## Consigne 1
Indique si chacune des affirmations suivantes concorde avec l'article sur Laurent Duvernay-Tardif, en répondant par oui ou par non et en citant les mots décisifs du texte. (a) Il joue pour les Chiefs de Kansas City. (b) Il est originaire de Rosemont. (c) Il a passé trois années de son enfance en voilier.
## Consigne 2
D'après l'article sur Laurent Duvernay-Tardif, quel âge a le joueur ?
## Consigne 3
Reprends l'article sur Laurent Duvernay-Tardif là où il s'arrête et poursuis-le.

## Article
+ + + + +

Évidemment, c'est une fois le téléphone raccroché que j'ai pensé à la question que je voulais vraiment poser en entrevue à notre personnalité de la semaine : Laurent Duvernay-Tardif, avez-vous un défaut ?

Étudiant en médecine, joueur de football professionnel dans la NFL, chez les Chiefs de Kansas City - donc athlète brillant, talentueux et plutôt confortablement rémunéré -, éloquent, allumé, gentil et maintenant officiellement généreux, puisqu'il vient de lancer une fondation, le colosse de 26 ans originaire de Saint-Hilaire, fils de boulangers - Le pain dans les voiles à Rosemont -, a un CV tellement parfait qu'on ne s'étonne même pas de l'entendre parler, en plus de tout cela, de musée, de ballet et de l'importance de la culture. Comme s'il n'y avait aucune limite à ses intérêts et à sa curiosité pour le monde qui l'entoure.

Saviez-vous que, en plus de tout le reste, il « essaie de convaincre un ou deux [footballeurs] par année » d'aller avec lui voir une expo d'art contemporain ou, pourquoi pas, Casse-Noisette ? « Si on n'est pas habitué à ce genre d'activité culturelle, ça peut être intimidant, mais si quelqu'un te dit : "Allez, viens-t'en", ça change tout. Donc je leur tends la main... »

Est-ce en passant deux de ses années d'enfance en voilier avec ses parents, à voyager de par le monde, à étudier les sciences et les langues - français, anglais, espagnol -, à découvrir la différence, qu'il s'est ainsi forgé ?

+ + + + +

Entrées d'annotation de régions
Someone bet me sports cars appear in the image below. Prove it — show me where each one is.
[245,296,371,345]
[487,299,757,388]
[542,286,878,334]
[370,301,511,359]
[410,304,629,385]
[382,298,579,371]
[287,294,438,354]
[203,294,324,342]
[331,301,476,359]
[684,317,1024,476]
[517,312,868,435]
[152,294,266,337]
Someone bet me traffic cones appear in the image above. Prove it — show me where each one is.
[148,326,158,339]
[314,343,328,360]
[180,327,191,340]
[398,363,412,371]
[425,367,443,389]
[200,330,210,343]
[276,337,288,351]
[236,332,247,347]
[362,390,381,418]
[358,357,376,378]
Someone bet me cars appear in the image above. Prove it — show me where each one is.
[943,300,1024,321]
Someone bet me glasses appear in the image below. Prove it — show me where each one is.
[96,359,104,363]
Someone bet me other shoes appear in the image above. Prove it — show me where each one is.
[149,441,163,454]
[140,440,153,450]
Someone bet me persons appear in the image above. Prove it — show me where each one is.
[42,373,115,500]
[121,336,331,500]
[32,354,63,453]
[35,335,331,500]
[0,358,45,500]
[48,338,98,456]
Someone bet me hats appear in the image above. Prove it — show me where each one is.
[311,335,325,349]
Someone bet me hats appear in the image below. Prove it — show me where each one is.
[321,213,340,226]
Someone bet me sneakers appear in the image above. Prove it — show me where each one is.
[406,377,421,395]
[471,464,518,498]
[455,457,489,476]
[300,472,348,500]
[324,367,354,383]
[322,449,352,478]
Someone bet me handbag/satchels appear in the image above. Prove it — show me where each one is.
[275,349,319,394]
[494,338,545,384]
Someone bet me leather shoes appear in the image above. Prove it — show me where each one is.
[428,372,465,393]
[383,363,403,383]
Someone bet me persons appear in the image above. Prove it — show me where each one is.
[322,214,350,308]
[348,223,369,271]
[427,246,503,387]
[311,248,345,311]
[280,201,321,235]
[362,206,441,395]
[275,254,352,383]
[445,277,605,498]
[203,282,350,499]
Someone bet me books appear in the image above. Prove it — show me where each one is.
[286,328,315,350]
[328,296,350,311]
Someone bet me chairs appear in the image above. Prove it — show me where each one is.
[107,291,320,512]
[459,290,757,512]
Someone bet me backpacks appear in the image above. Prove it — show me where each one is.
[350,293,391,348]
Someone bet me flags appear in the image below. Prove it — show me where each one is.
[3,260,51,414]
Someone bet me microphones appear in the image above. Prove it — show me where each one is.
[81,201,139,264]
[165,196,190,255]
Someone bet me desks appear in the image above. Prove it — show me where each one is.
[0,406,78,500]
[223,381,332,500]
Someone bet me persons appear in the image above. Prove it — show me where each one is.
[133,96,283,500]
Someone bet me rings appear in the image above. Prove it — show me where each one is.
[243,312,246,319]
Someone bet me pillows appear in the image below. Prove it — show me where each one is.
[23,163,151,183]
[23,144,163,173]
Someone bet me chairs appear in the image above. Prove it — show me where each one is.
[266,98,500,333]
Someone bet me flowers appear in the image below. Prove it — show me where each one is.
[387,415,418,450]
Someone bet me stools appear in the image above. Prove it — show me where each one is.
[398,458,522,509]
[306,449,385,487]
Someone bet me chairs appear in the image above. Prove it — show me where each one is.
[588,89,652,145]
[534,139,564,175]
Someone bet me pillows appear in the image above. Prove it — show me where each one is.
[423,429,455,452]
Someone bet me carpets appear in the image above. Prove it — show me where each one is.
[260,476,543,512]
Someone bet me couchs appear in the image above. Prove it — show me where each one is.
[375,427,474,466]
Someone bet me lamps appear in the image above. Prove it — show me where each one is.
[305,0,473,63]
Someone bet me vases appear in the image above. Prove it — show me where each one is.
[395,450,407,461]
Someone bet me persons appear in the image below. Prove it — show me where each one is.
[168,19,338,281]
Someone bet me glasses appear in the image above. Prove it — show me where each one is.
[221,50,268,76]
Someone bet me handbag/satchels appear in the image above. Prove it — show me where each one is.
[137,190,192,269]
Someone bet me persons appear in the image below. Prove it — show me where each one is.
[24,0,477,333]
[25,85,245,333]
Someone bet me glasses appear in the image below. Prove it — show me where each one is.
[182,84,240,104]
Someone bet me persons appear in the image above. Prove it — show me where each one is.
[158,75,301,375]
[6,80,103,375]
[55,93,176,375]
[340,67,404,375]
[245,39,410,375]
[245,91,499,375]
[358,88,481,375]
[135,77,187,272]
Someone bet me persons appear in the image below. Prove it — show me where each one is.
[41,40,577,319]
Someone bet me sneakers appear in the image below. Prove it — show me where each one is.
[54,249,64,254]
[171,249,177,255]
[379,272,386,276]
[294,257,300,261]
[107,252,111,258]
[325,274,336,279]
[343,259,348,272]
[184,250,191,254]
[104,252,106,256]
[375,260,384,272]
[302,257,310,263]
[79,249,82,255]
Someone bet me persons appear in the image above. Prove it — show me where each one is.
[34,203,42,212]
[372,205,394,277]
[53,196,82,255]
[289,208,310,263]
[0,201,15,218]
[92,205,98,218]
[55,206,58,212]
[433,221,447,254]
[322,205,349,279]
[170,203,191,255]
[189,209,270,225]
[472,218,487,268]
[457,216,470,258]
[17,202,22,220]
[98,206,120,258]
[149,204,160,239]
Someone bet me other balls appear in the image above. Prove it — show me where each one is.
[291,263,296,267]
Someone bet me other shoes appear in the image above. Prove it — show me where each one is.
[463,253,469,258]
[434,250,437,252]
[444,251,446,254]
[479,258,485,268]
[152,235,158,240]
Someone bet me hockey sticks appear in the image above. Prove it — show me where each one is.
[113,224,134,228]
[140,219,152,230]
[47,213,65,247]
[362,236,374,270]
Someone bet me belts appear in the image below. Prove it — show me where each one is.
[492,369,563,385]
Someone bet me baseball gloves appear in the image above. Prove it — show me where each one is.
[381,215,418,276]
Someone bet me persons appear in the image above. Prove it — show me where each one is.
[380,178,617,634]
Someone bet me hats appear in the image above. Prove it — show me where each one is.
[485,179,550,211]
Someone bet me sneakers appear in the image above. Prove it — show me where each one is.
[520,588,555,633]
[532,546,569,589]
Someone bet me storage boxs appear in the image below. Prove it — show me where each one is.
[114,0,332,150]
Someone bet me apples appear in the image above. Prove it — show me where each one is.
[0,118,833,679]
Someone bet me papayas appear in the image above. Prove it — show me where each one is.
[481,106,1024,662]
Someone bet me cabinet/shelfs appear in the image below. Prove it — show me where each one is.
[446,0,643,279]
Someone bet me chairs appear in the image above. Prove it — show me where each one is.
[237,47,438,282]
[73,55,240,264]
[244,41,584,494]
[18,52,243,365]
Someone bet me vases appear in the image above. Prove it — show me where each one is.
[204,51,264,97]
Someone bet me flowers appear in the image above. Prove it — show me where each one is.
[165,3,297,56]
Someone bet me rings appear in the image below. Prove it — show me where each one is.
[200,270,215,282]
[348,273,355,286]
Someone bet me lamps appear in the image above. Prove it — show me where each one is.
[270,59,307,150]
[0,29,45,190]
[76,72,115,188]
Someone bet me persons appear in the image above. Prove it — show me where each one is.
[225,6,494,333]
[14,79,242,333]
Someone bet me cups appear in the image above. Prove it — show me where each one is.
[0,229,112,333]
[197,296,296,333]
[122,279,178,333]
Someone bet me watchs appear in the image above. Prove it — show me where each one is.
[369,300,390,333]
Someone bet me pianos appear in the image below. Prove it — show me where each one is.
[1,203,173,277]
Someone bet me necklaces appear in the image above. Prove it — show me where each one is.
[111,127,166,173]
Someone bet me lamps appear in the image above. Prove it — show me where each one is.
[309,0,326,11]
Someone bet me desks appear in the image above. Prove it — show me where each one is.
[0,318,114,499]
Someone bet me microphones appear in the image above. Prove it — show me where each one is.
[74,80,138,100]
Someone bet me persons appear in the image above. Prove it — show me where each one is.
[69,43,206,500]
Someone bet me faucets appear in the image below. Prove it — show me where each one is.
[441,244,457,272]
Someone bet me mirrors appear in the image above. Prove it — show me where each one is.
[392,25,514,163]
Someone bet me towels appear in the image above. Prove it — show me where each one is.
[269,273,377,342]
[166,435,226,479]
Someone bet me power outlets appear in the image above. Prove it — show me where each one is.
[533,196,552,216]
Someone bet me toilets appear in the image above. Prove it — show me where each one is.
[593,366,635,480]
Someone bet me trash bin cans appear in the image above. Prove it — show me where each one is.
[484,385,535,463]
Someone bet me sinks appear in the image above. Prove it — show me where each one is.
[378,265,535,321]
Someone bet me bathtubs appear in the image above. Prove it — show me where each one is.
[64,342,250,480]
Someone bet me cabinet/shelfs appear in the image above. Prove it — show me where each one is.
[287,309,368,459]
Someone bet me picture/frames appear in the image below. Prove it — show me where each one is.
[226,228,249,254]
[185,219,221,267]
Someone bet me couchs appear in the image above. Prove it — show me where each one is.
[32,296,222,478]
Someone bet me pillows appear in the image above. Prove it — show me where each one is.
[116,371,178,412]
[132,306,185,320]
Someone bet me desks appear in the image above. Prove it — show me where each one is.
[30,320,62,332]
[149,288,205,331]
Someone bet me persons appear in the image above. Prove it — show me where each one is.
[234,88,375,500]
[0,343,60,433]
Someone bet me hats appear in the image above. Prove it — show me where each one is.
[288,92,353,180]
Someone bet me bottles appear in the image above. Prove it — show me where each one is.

+ + + + +

## Réponse rédigée 1
(a) Oui : « chez les Chiefs de Kansas City ».
(b) Non : « originaire de Saint-Hilaire ».
(c) Non : « en passant deux de ses années d'enfance en voilier ».

## Réponse rédigée 2
Il a 26 ans.

## Réponse rédigée 3
En fait, je lui ai trouvé un défaut, un seul : Laurent était omniprésent dans les médias cette semaine. Il prenait un peu toute la place. C'est parce que mercredi, il a lancé officiellement sa nouvelle fondation, la Fondation Laurent Duvernay-Tardif, dont la mission sera d'aider, d'encourager, de motiver les jeunes à être physiquement actif.

« On veut leur donner envie de bouger. »

Et pour cela, la fondation veut pouvoir financer des activités « clés en main » dans les écoles avec des athlètes de haut niveau, hommes et femmes, des gens qui iront s'amuser avec les jeunes tout en pratiquant un jeu ou un sport. Évidemment, Laurent sera le premier sur la ligne.

« En fait, la Fondation met un cadre à des projets existants », explique le joueur de football dont la fondation aura un autobus rempli d'équipement sportif. Et c'est ce véhicule qui se baladera dans la province pour aller trouver les jeunes dans les écoles et dans les parcs. Pour le moment, on en est encore à l'étape de la planification et de la mise en place, mais à terme, précise Duvernay-Tardif, il y aura un système pour que les écoles puissent demander la visite du bus et la tenue de journée d'activités.

Mais la première étape du financement de tout cela est déjà en marche : la publication cette semaine et la vente d'un livre sur la carrière et les réflexions de Laurent, écrit par le journaliste Pierre Cayouette et intitulé L'homme le plus intéressant de la NFL.

Où trouve-t-il le temps de faire tout cela ?

Mystère. Parce que le jeune homme est aussi étudiant en médecine à l'Université McGill, où il jouait pour les Redmen quand il a été recruté par la NFL comme garde, en 2014.

Pour le moment, dit-il, la conciliation sport-médecine se fait plutôt bien. La saison de football commence en mai par un premier camp d'entraînement, puis en juin, tout cela s'intensifie jusqu'à ce que les matchs commencent officiellement en septembre et arrêtent totalement, au plus tard avec le Super Bowl au début de février. Le joueur peut donc passer une bonne partie de l'hiver et du printemps au Québec où, année après année, il étudie et fait ses devoirs.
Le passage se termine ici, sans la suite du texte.